Around 10% of individuals diagnosed with schizophrenia or other primary psychotic disorders attempt suicide within a year of their diagnosis.
Investigators from the University of Manchester conducted this observational post hoc analysis using data from the National Confidential Inquiry into Suicide and Safety in Mental Health (NCISH). Decedents (n=2828) with schizophrenia who died by suicide between 2008 and 2021 and had contact with mental health services in the year before their death were evaluated for sociodemographic and clinical characteristics. Trends were compared between individuals diagnosed with schizophrenia within a year of their death (n=288) and those diagnosed more than a year before their death (n=2475).
The decedents diagnosed within a year or more than a year before their death were aged median 37 (range, 15-88) and 43 (range, 16-91) years and 19% and 17% were an ethnic minority, respectively. Both groups were made up of 75% men or boys.

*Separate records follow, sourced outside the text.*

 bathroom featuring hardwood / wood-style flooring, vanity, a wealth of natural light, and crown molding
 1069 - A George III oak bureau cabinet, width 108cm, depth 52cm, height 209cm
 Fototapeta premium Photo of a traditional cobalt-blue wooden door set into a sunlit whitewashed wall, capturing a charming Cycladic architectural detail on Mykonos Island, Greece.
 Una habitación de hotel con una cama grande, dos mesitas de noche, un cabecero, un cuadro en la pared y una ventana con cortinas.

In the univariate analysis, a recent diagnosis of schizophrenia was more common among younger individuals, those with comorbid affective disorder, an inpatient discharge in the last 3 months, under Crisis Resolution/Home Treatment (CRHT) services, in contact with services within 7 days of death, and those who died by hanging.

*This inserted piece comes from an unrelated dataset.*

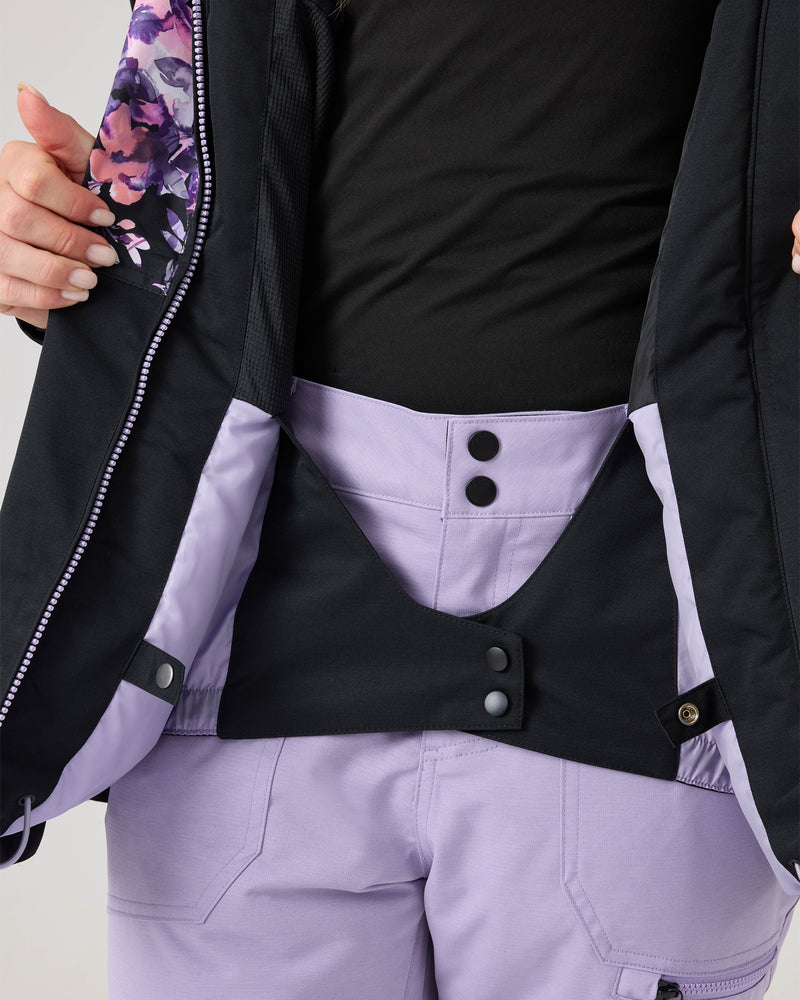 A person wearing a black top and lavender snow pants opens a Roxy Presence Parka Jacket in black with a purple floral lining to reveal the inner waistband and button details of the pants, emphasizing the Presence Parka Jacket’s impressive 15K/15K performance that delivers superior protection on the slopes.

A recent diagnosis was less common among individuals aged 45 to 54 years, who were unemployed, on long-term sick leave, unmarried, living alone, with a history of self-harm, history of violence, history of alcohol misuse, and who died by self-poisoning (all P £.001).
In the multivariate analysis, decedents with a recent diagnosis of schizophrenia were more likely to be under CRHT services (adjusted odds ratio [aOR], 2.57; 95% CI, 1.69-3.90; P <.001) and discharged from inpatient care within 3 months of death (aOR, 2.16; 95% CI, 1.48-3.14; P <.001) but less likely to be aged 45 to 64 years (aOR, 0.63; 95% CI, 0.21-0.62; P <.001), have a history of self-harm (aOR, 0.55; 95% CI, 0.40-0.77; P <.001), to live alone (aOR, 0.51; 95% CI, 0.35-0.73; P <.001), to be unemployed (aOR, 0.34; 95% CI, 0.21-0.50; P <.001), and to be on long-term sick leave (aOR, 0.23; 95% CI, 0.013-0.43; P <.001) than decedents without a recent diagnosis.

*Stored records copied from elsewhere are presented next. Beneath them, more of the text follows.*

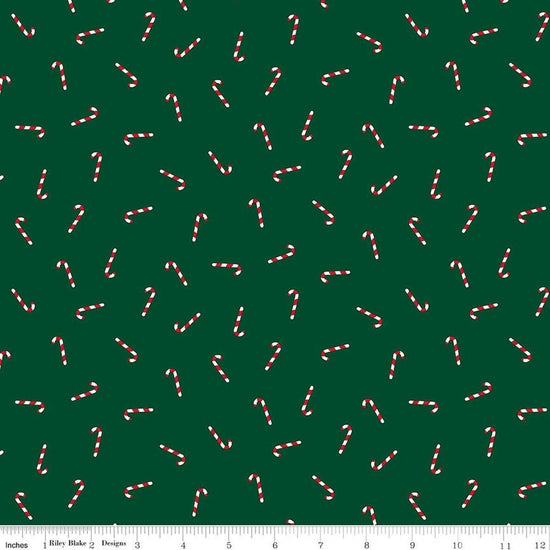 Image of Seasonal Basics Candy Canes Green quilting cotton fabric by Christopher Thompson for Riley Blake Designs. Features candy canes on a green background. Cute Little Fabric Shop.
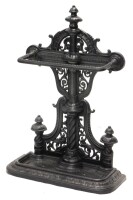 A Victorian cast iron umbrella stand, with pierced decoration to the raised back and shaped beaded drip tray, on a leaf moulded D shaped base, registration number to reverse, 83cm high, 54cm wide.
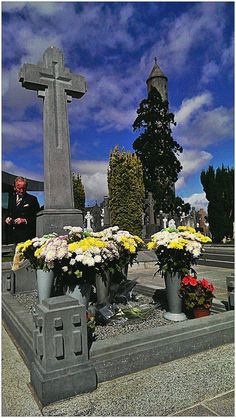 a man standing in front of a grave with flowers on it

The study authors concluded, “This study highlights how common established characteristics of suicide can vary at different stages of illness and…direct clinical focus to where care and suicide prevention efforts can be improved.”
This study was limited by only having categorical information about schizophrenia diagnosis timing and the fact that clinical information about suicide was retrospectively collected.
Disclosure: One study author declared affiliations with biotech, pharmaceutical, and/or device companies. Please see the original reference for a full list of authors’ disclosures.